[Opening Provided passage section]
That is a good question and I don’t have the good answer why is it the case (maybe others will elaborate on that). But in principle is does not have to be this way. I’ve implemented models in other DL frameworks where RNNs work with different dimensionality than the Embedding layer.

Yes - Exactly this question. I’ve seen elsewhere that it does not have to be the length of the Embedding, and i’d love an explanation on the pros and cons (or at least reasoning) for doing so.

Initially, I imagine that the number of units in the LSTM would be the length of the longest sentence since there would be max_len inputs to the LSTM

Thanks!

First thing to note - LSTM units do not depend on sentence length - that should be fully understood in order to talk about Embedding and LSTM dimensions (they do not directly depend on sequence length, they process one token embedding at a time). Check my simple example on how LSTM process a sequence after embedding.

On the Embedding dimensionality correlation with LSTM dimensionality - it is not uncommon to have equal Embedding and LSTM dimension size but it is not a must. I think it is trax library’s design choice to not implement this functionality because of a lack of demand from ML comunity or smth else… I don’t know and nobody since then commented on that.

What is always the most important thing is the model’s performance and it depends on many things (especially data quality). Some of the many things you can do (but not limited to) is:

  • You can increase or decrease Vocabulary size (by dropping some words for “UNK” etc.) but it should not directly influence your Embedding size. Usually your vocab size will be 10 000 - 100 000.
  • You can increase or decrease Embedding size - compressing more or less word’s “expressability” (lexics → meaning) to a certain amount of numbers (each word’s meaning reduced to (vector length) dimensions). Quality of word embedding increases with higher dimensionality. But at some point the gains diminish. You need trial and error to find the right size for you. Also, your Embedding size will depend on tokens (words vs. subwords vs. characters), but usually it is 256 - 1 024.
  • You can increase or decrease LSTM size - how to further compress or expand model’s ability to carry compressed information from-step-to-step (word to word in sentence). (note also, that number of layers can be a factor how hierarchically propagate the information. Also directionality is a factor.). This size mostly should depend on what is after this layer (is this layer the encoder, or is it for categorical predictions (is there a Dense layer after it and how big?), or smth else.).

Usually it would depend on the problem you are trying to solve (profit) and on costs (hardware / time / electricity) - smaller models tend to be cheaper and faster but tend to lack accuracy.

Thank you @arvyzukai. That is very helpful.

With respect to your example. the shape of the embedded sentence is (8,5), where 8=number of words in sentence including PADs and 5=length of embedding.
[Closing Provided passage section]
[Opening Source data section]
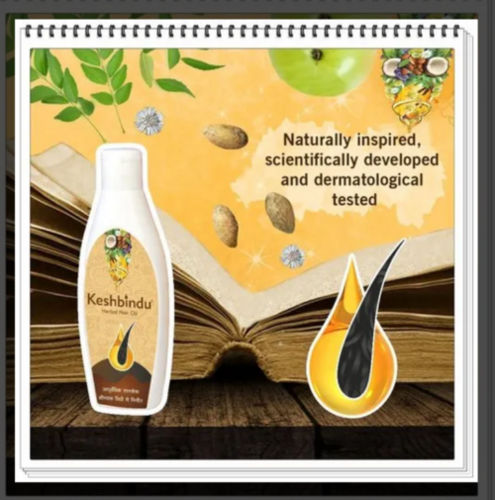 Our Ayurvedic Products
[Closing Source data section]
### Questions to answer
**A.** From the discussion of Embedding and LSTM sizes, list the sizes it says you can increase or decrease.
**B.** Carry on the discussion of Embedding and LSTM sizes from its final sentence.

### Answers by item
**A.**
Vocabulary size
Embedding size
LSTM size

**B.**
In your example, the 8 embedded words (one token at a time) EACH go through the LSTM, so shouldn’t the number of LSTM units be 8? Whereas the number of units based on embedding size would be 5? If it is 5, then how do each of the 8 words get to go through the LSTM to produce an output based on the previous word?

No, as I said, it is very important to understand that sequence length does not influence RNN (including LSTM) dimensions (at least directly). In other words, it doesn’t matter if the longest sentence in your dataset is 1 000 words or 30.

It is better to explain with simple RNN, because LSTM has more weight matrices and activations. Also LSTM has one more hidden state which makes the explanations more complicated. A simple RNN would illustrate the main idea better, which works in a simillar way to an LSTM.

Note, that here, for the sake of illustration (to go from top to bottom and to save space), the dimensions of vectors and matrices are different than they would be in a real world. Leaving this aside, the most important thing to see is that all the weights are same for each step (word). (The RNN weights are in a yellow frame).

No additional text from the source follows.